Can You Get Pregnant on Dialysis?

Chronic kidney failure, or end-stage renal disease (ESRD), requires renal replacement therapy like hemodialysis (HD) or peritoneal dialysis (PD). Dialysis filters waste products and excess fluid from the blood. While many women on dialysis face fertility challenges, conception is possible, though it places both the mother and the developing fetus into a high-risk medical category. The medical community now manages these pregnancies with specialized, intensive treatment protocols to increase the likelihood of a successful live birth.

Fertility Status and Conception Challenges on Dialysis

Women with ESRD commonly experience significantly reduced fertility due to the physiological effects of kidney failure. The chronic buildup of uremic toxins and the disruption of the endocrine system inhibit normal reproductive function. Many women on dialysis experience amenorrhea (absence of menstrual periods) or oligomenorrhea (infrequent menstruation).

This menstrual irregularity stems from a disruption of the hypothalamic-pituitary-gonadal axis. High levels of the hormone prolactin (hyperprolactinemia) occur because the failing kidneys cannot clear it effectively. Elevated prolactin suppresses the pulsatile release of other hormones necessary for ovulation. Even when a woman does have a period, the cycles are often anovulatory, further decreasing the chance of pregnancy. Despite these challenges, reduced fertility does not equate to sterility, and women of childbearing age on dialysis should still use reliable contraception if they wish to avoid pregnancy.

Risks to Mother and Fetus During Dialysis Pregnancy

A pregnancy carried while on dialysis is considered high-risk, presenting complications for both the mother and the fetus. Maternal risks include severe hypertension (reported in up to 80% of these pregnancies) and preeclampsia, a dangerous complication characterized by high blood pressure and organ damage that occurs in 5% to 40% of cases. Fluid overload is a constant threat because the kidneys cannot regulate the increased volume of pregnancy. Anemia, already a common issue in ESRD, can worsen and pose further risks to the mother and the fetus.
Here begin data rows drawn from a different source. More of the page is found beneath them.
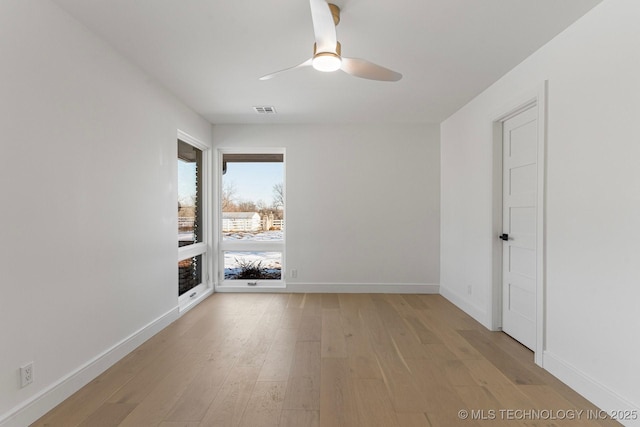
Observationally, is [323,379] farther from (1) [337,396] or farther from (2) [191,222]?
(2) [191,222]

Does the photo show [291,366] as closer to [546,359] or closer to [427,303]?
[546,359]

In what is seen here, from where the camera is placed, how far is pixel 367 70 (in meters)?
2.27

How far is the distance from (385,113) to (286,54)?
196 centimetres

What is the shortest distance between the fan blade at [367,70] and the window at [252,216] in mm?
2750

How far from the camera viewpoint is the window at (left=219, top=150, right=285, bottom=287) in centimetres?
492

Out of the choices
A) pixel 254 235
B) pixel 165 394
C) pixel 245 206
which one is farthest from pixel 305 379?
pixel 245 206

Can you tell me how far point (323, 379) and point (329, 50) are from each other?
7.30 ft

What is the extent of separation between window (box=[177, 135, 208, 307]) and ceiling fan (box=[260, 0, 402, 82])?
250 centimetres

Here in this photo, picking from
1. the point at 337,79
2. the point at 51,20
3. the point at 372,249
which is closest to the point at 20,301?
the point at 51,20

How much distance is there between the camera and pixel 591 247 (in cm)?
208

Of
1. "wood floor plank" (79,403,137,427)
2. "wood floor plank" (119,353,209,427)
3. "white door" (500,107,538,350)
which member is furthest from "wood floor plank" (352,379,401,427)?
"white door" (500,107,538,350)

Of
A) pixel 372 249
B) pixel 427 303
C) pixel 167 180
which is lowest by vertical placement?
pixel 427 303

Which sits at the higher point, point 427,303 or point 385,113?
point 385,113

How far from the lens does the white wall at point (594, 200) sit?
1831 millimetres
Fetal outcomes are concerning, with a high rate of preterm birth being the most common complication. Up to 80% of these pregnancies historically resulted in delivery before 37 weeks gestation. The fetus also faces a risk of intrauterine growth restriction (IUGR), meaning the baby does not grow to the expected size due to impaired placental function. Furthermore, the risk of fetal loss, including stillbirth and miscarriage, is substantially higher than in pregnancies where the mother has normal kidney function.

Adjusting Dialysis Treatment for a Successful Pregnancy

Once a woman on dialysis is pregnant, the treatment regimen must be intensified to improve the outcomes for the fetus. The traditional schedule of three dialysis sessions per week is insufficient for managing the increased metabolic demands of pregnancy and the waste products from the developing fetus. Intensive dialysis is required, meaning increasing hemodialysis frequency to five or six sessions per week, with a total weekly duration often exceeding 36 hours.

The primary goal of this intensified schedule is to maintain the pre-dialysis blood urea nitrogen (BUN) level below 35 mg/dL, as lower BUN levels are strongly linked to better fetal outcomes, including higher birth weight and longer gestational age. This more frequent treatment helps control maternal blood pressure and fluid status, which are essential for placental health. Medication adjustments are also required; for example, the dose of erythropoietin, used to manage anemia, is often increased by 50% to 100% to maintain a target hemoglobin level. Antihypertensive medications must be carefully selected, avoiding common drugs like ACE inhibitors and ARBs, which are known to harm the developing fetus.

Post-Delivery Outlook and Long-Term Health Considerations

With the implementation of intensive dialysis, the live birth rate for women on dialysis has improved, reaching as high as 85% or more in recent cohorts. Despite this success, the average gestational age at delivery remains relatively early, often between 32 and 36 weeks, meaning the infant will likely be premature. Consequently, immediate specialized care in a neonatal intensive care unit (NICU) is often necessary for the newborn.

The mother’s recovery involves continued close monitoring, and the dialysis prescription may be gradually reduced to pre-pregnancy levels once the acute demands of gestation are over. For the mother’s long-term kidney health, pregnancy generally does not cause a permanent worsening of kidney function unless she had poorly controlled high blood pressure before or during the pregnancy. The prognosis for the child’s long-term development is good, though the risks associated with prematurity, such as developmental delays, must be considered and monitored throughout childhood.